La Palatine et la nature
La princesse Palatine aime la nature (Lettres)
À son arrivée à la cour, le roi accueille chaleureusement la jeune princesse Palatine, seconde épouse de Monsieur : comme lui, elle aime la chasse, les chevaux, les chiens et le grand air. Elle est sensible aux beautés de la nature, chose assez rare au XVIIe siècle, sensibilité que partage d’ailleurs Mme de Sévigné.
Elle remarque qu’à la cour, on ne marche pas : « Ce n’est pas que je fasse ici des promenades plus longues ni plus fréquentes que je n’avais coutume de les faire chez nous ; mais les gens de ce pays-ci ne savent pas mieux marcher que les oies, et, sauf le roi, Mme de Chevreuse et moi, il n’y a pas un être capable de faire vingt pas sans suer et perdre haleine. » (5 février 1672 à sa tante)

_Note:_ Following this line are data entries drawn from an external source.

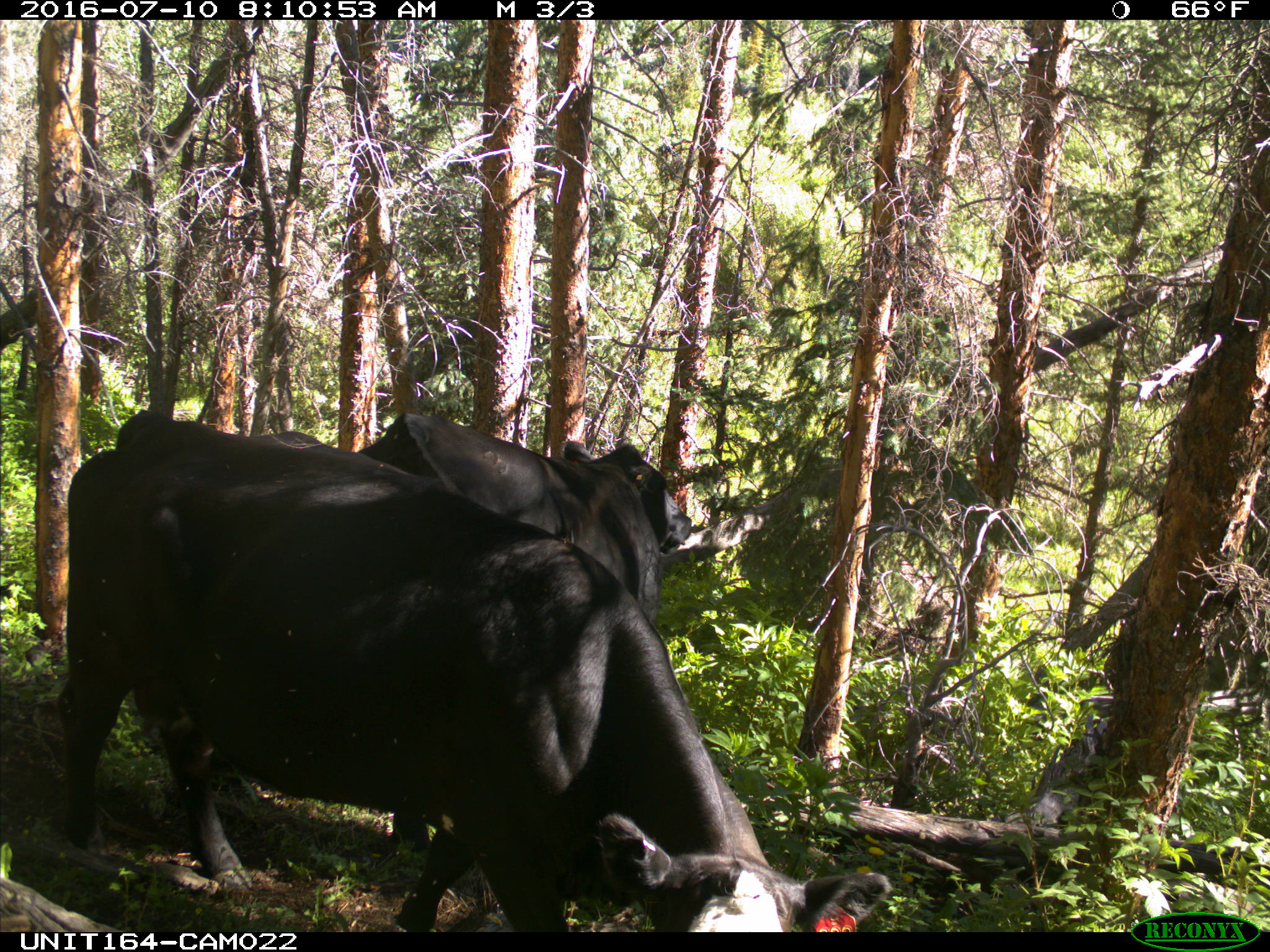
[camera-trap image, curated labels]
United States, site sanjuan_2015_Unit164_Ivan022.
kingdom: Animalia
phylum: Chordata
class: Mammalia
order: Artiodactyla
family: Bovidae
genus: Bos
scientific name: Bos taurus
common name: domestic cow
Bos taurus (domestic cow).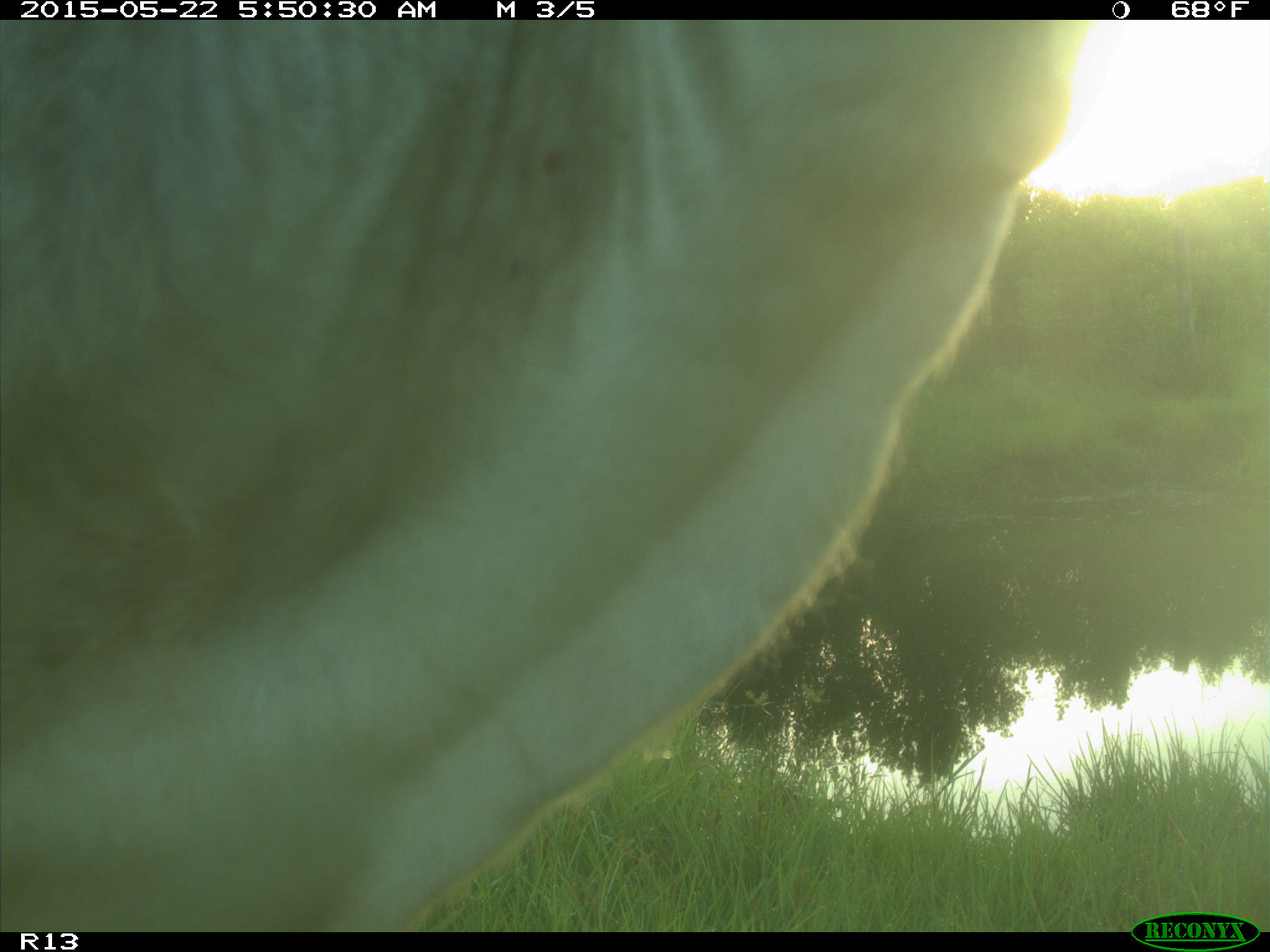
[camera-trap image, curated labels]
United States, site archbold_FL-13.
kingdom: Animalia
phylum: Chordata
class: Mammalia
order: Artiodactyla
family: Bovidae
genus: Bos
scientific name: Bos taurus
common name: domestic cow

Chasser ne l’empêche pas de regarder le paysage : « J’ai fait des exercices violents, ce qui m’est toujours très salutaire ; l’on chasse d’ailleurs dans le plus bel endroit du monde [1], car le parc d’ici est un véritable jardin. Il a plus de dix ou douze allées avec des étoiles auxquelles aboutissent six ou huit d’entre elles. Toutes les haies sont en fleur et parfument l’air ; avec cela les rossignols et les autres oiseaux chantent si bien qu’on se console parfaitement en ce lieu. » (22 mai 1707)
Elle se réjouit du beau temps : « Nous avons eu aujourd’hui le plus beau temps du monde ; il a fait très chaud ; dans le parterre de Marly toutes les fleurs ont des boutons ; les lilas et les chèvrefeuilles sont tout verts et dans le verger les pêchers et les amandiers fleurissent. » (28 janvier 1708)
Elle préfère la campagne aux plus beaux palais : « Nous avons un temps de printemps bien chaud. Dimanche passé, je me suis promenée pendant une demi-heure dans le jardin des carmélites ; les amandiers sont en pleine floraison, les abricotiers et les pêchers commencent à fleurir. Je crains bien qu’une gelée ne gâte tout cela ! […] La comtesse de Solms, à ce que je vois [2], pense comme moi qu’il est plus agréable d’habiter la campagne que les plus magnifiques palais, et plutôt un potager que les plus beaux jardins ornés de marbres et de jets d’eaux, plutôt une verte prairie s’étendant le long d’un ruisseau que les plus splendides cascades dorées ; en un mot ce qui est naturel me plaît mieux que tout ce que l’art et la magnificence peuvent produire et inventer. » (23 février 1719)
Elle séjourne plus volontiers dans sa propriété de Saint-Cloud qu’à Versailles ou au Palais-Royal. Ses descriptions des jardins royaux ne sont pas dépourvues d’intérêt.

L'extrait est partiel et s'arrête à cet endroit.